Russia announced Feb. 26 that it intended to fulfill its contract to supply Syria with cruise missiles despite the turmoil shaking the Arab world and Israel's furious condemnation of the deal.
"The contract is in the implementation stage," news agencies quoted Defence Minister Anatoly Serdyukov as saying.
Russia initially agreed to send a large shipment of anti-ship Yakhont cruise missiles to Syria in 2007 under the terms of a controversial deal that was only disclosed by Serdyukov in September 2010.
The revelation infuriated Israel and the United States and there had been speculation that Russia would decide to tear up the contract amid the current turmoil plaguing North Africa and the Middle East.
Israel - which is still technically in a state of war with Syria and fears its close ties with Iran - suspects that the shipment is ultimately aimed at supplying Hezbollah militants in neighboring Lebanon.
The disputed sale is believed to be worth at least $300 million and is meant to see Syria receive 72 cruise missiles in all.
Russia has not officially confirmed making any Yakhont deliveries to date.
But Interfax cited one unnamed military source as saying that Russia had already sent Syria two Bastion coastal defense systems that can include up to 36 Yakhont missiles each.
The feared systems can only operate when equipped with radar and target detection helicopters and it was not clear from Serdyukov's comments which supplies - if any - had already been received by Syria.
Serdyukov's comments come amid Russian efforts to keep its military supply lines open to the Middle East despite the wave of revolutions and social unrest currently sweeping the region.
A source in the Russian arms exports industry said this week that the fall of the region's regimes may see the country lose about $10 billion dollars in contracts.
Serdyukov himself confirmed that the unrest may force Russia to give up some of its Soviet-era clients in the Arab world.
"There is a chance we might lose something," the defense minister said on a visit on visit to Russia's Pacific port city of Vladivostok.
"But I hope that the main weapons and military equipment agreements will be fulfilled," Serdyukov said.
Russia's sales to Syria have come under particularly close scrutiny because of fears that Moscow may be also covertly assisting Damascus' nascent nuclear program.
The head of the country's arms export corporation in October denied that Russia had also signed an agreement to supply Syria with its latest range of MiG-31 fighter jets.
But the same agency confirmed in May that Russia was in the process of supplying Syria with a less advanced fighter jet version - the Mig-29 - along with short-range air defense systems and various armored vehicles.
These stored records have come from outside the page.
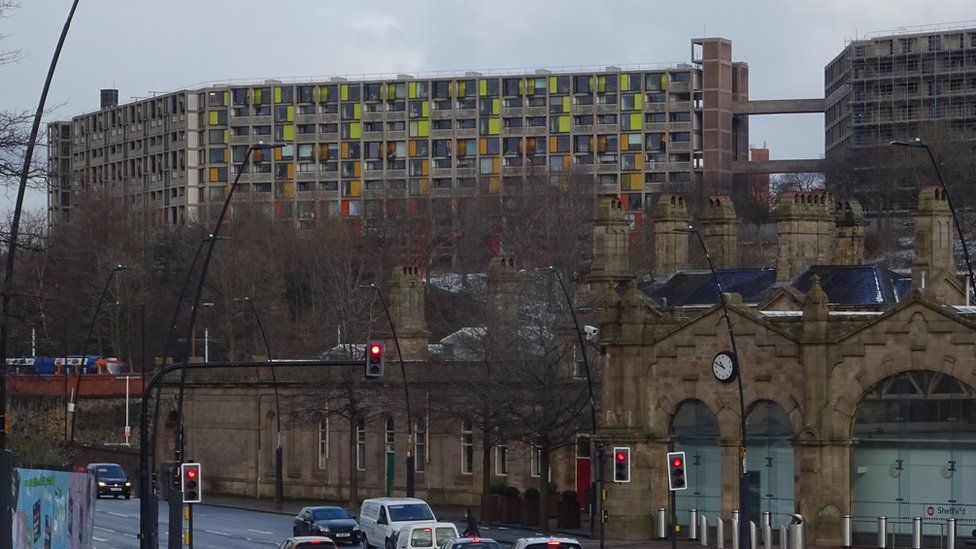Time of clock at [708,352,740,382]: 10:48
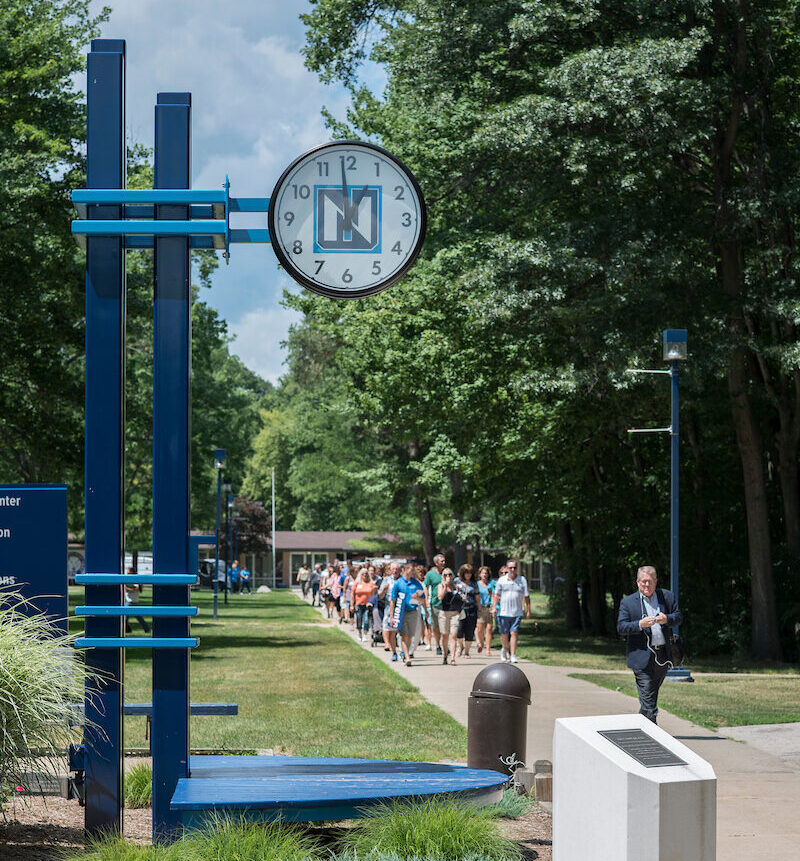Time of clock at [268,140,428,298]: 12:58
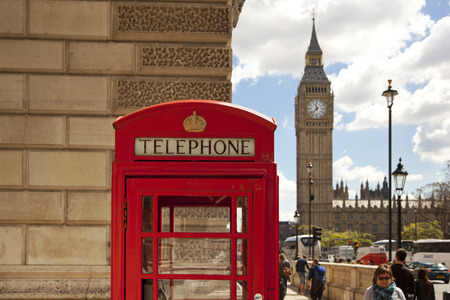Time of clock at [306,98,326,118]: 11:37
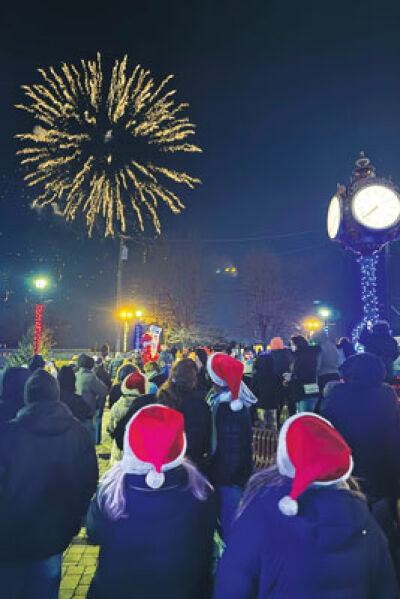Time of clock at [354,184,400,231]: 7:38
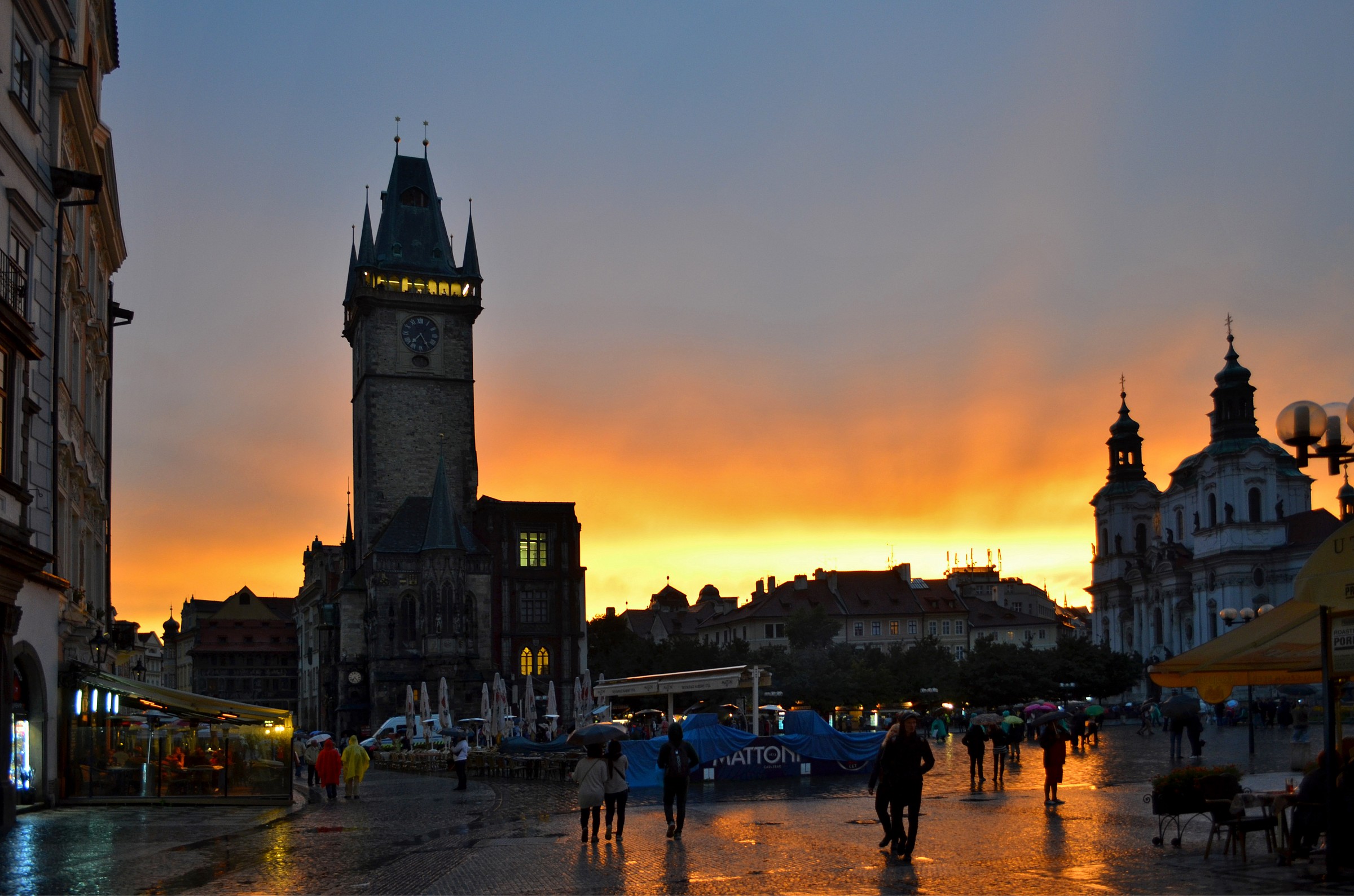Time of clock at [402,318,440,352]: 7:24
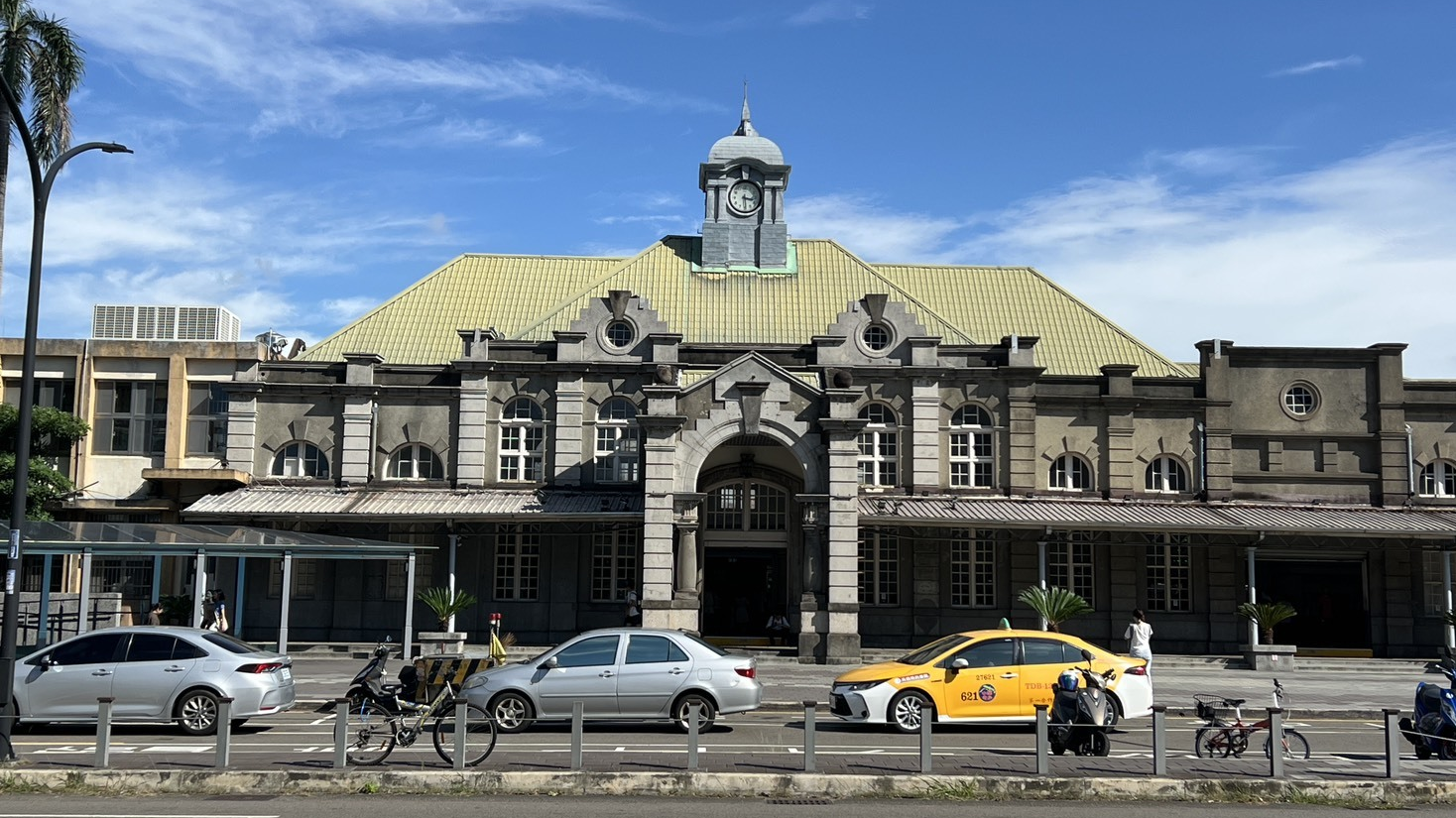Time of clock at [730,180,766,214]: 3:29
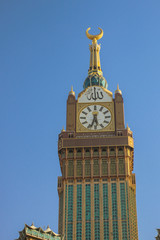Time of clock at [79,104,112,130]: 5:33
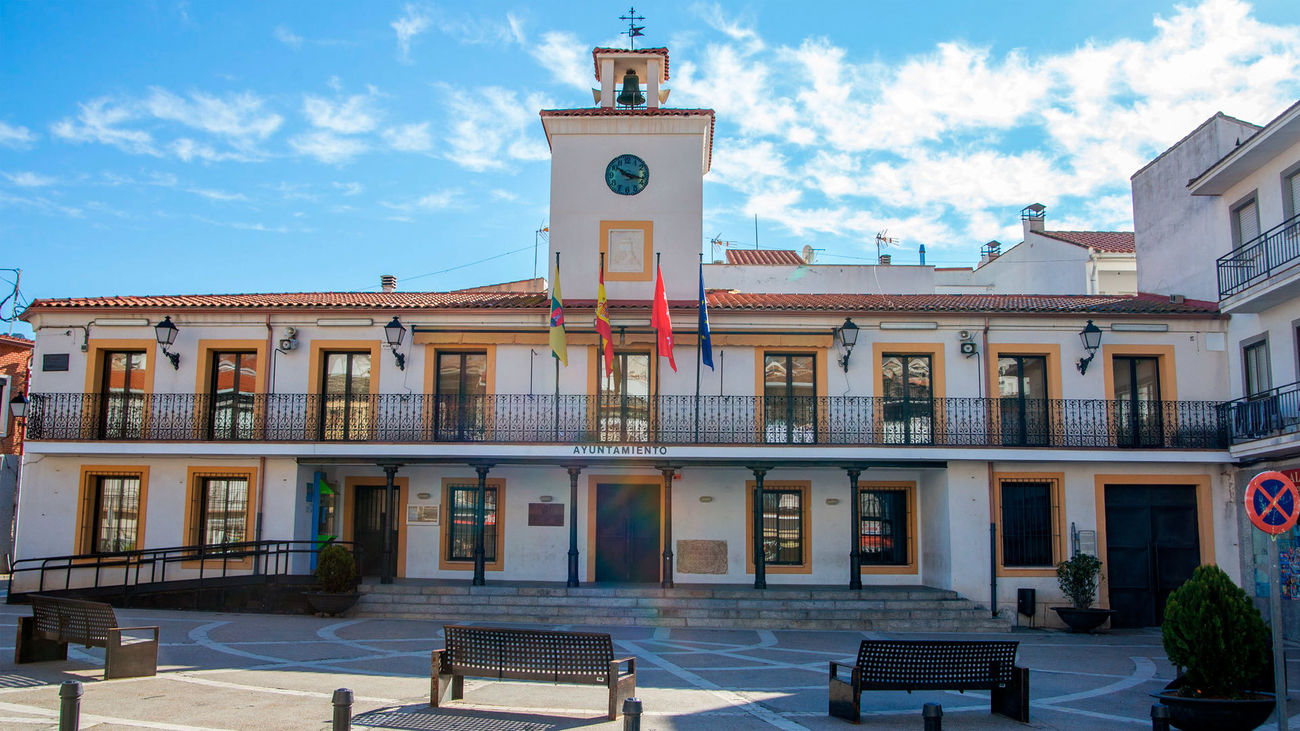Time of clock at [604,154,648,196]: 10:17
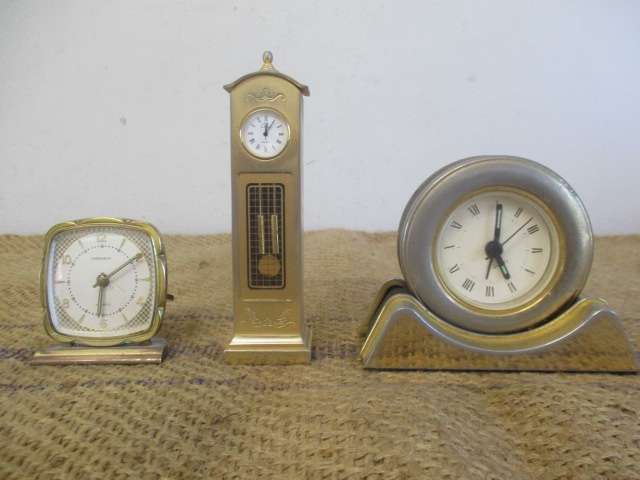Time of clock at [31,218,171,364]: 6:09
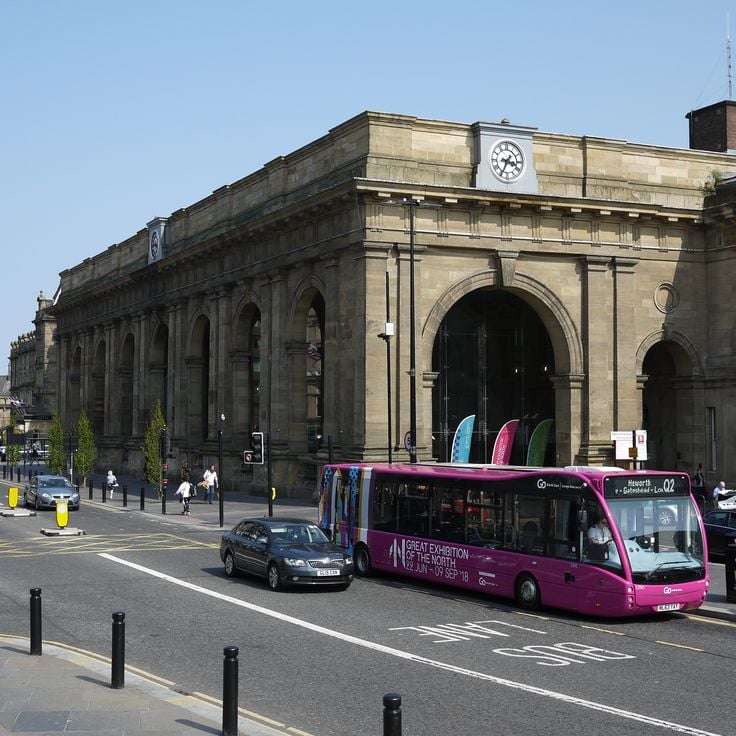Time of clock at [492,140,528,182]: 3:34
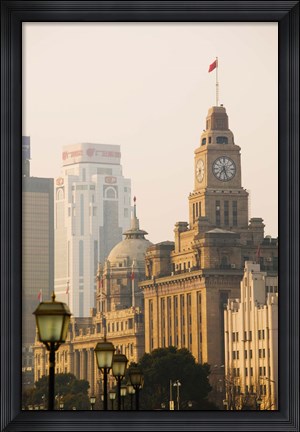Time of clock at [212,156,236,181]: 7:27
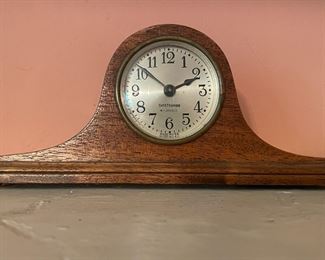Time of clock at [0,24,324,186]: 1:51
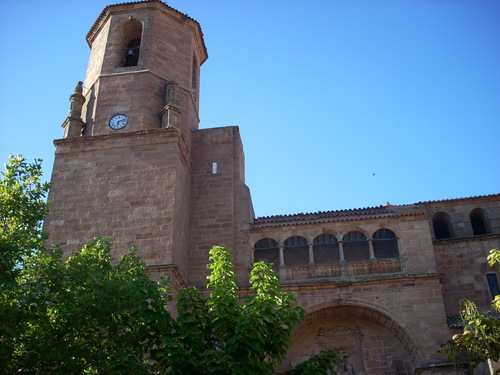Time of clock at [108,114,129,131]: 6:11
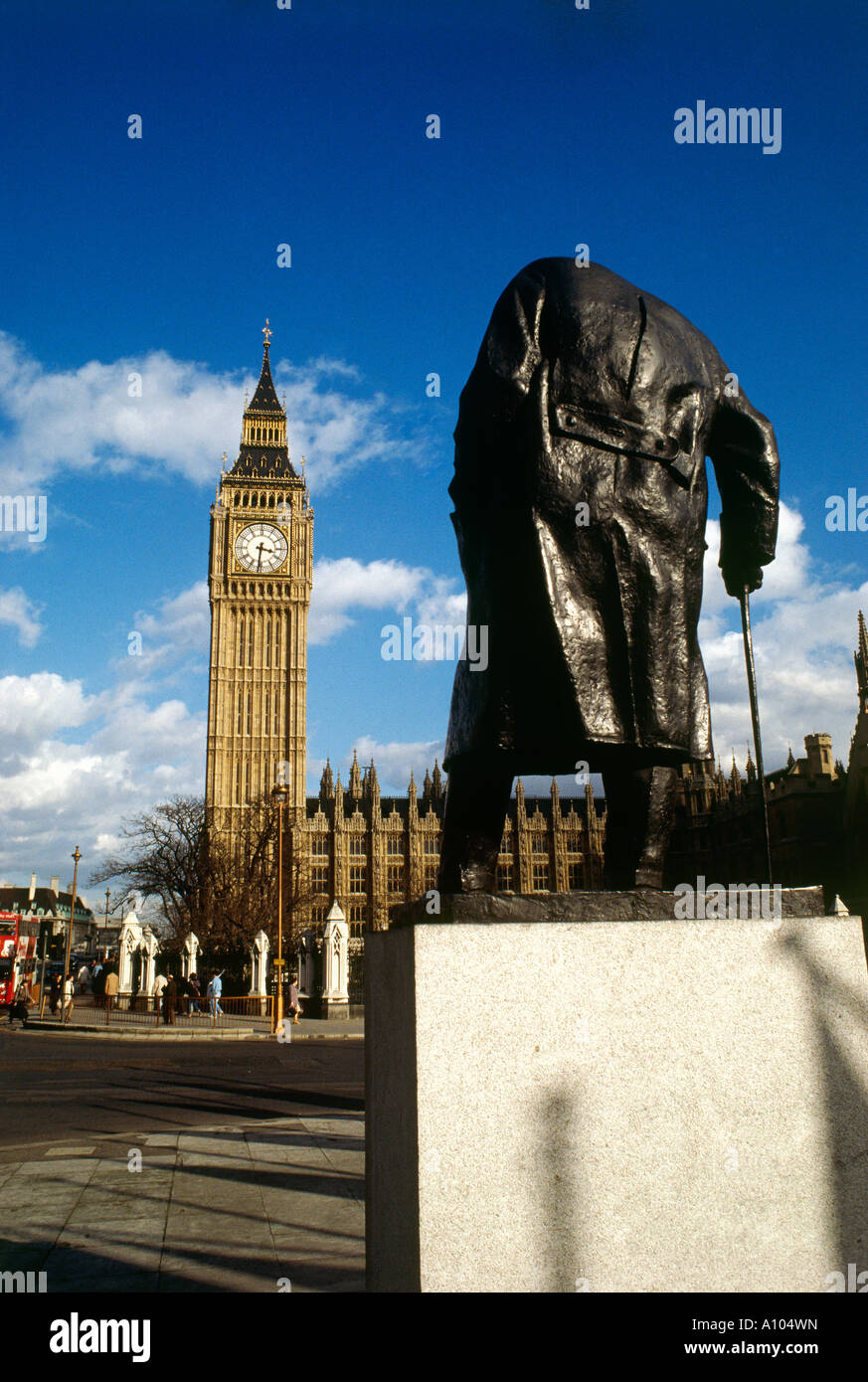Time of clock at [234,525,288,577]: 3:31
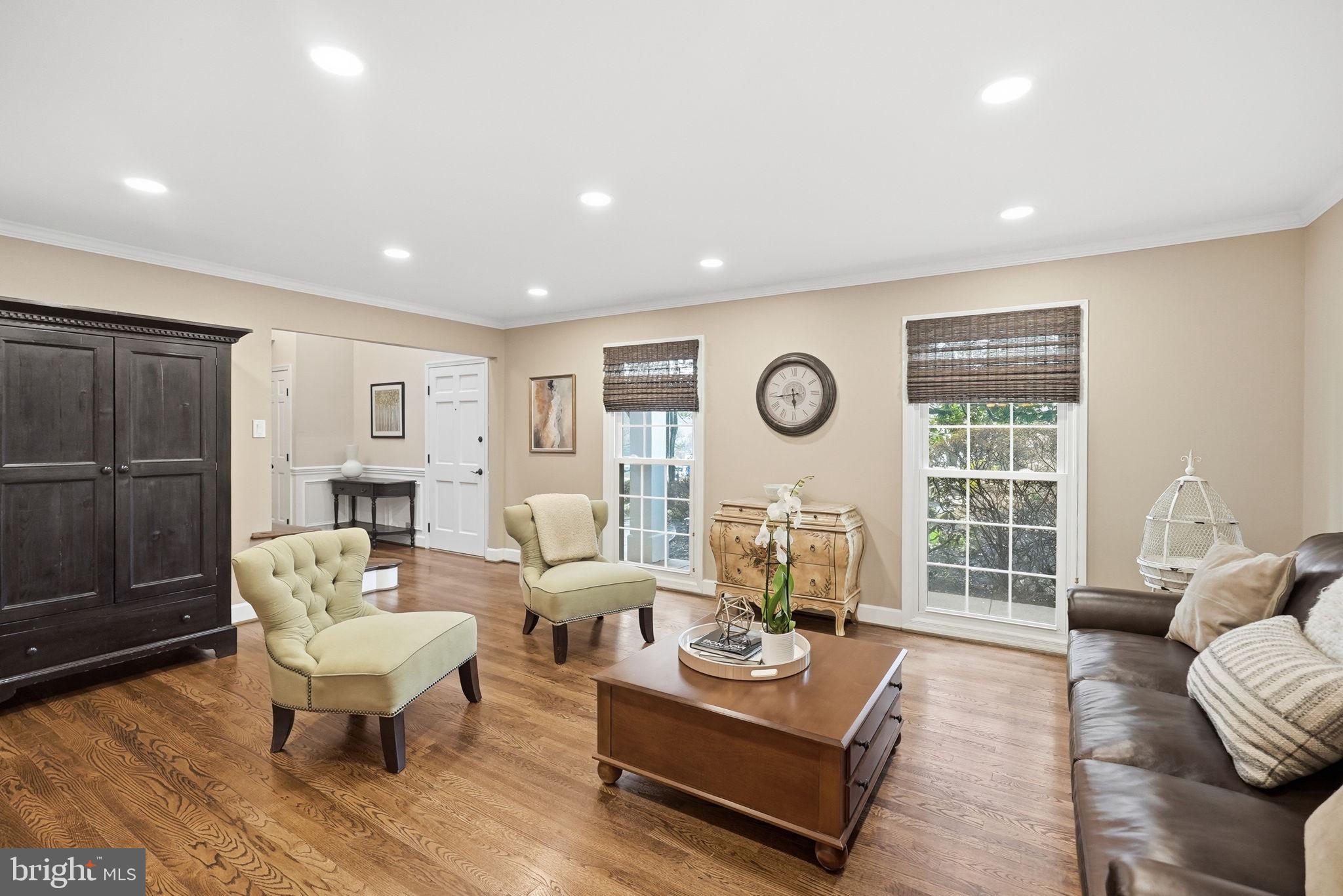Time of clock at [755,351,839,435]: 5:44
Russia is the world's second-largest arms exporter behind the United States and its sales are crucial to the country's efforts to keep alive a creaking defense industry whose reforms have dragged on for years.
The military this week announced with some fanfare the start of a $650 billion rearmament drive that will add eight nuclear submarines and hundreds of warplanes to the under-equipped force by 2020.
Serdyukov said Feb. 26 that Russia intended to arm its nuclear submarines with the high-tech Bulava long-range missiles whose deployment is being delayed by a series of embarrassing test failures.
But Russia's last two Bulava launches were successful and Serdyukov said Feb. 26 that the first new missiles would be dispatched to the country's Pacific Fleet.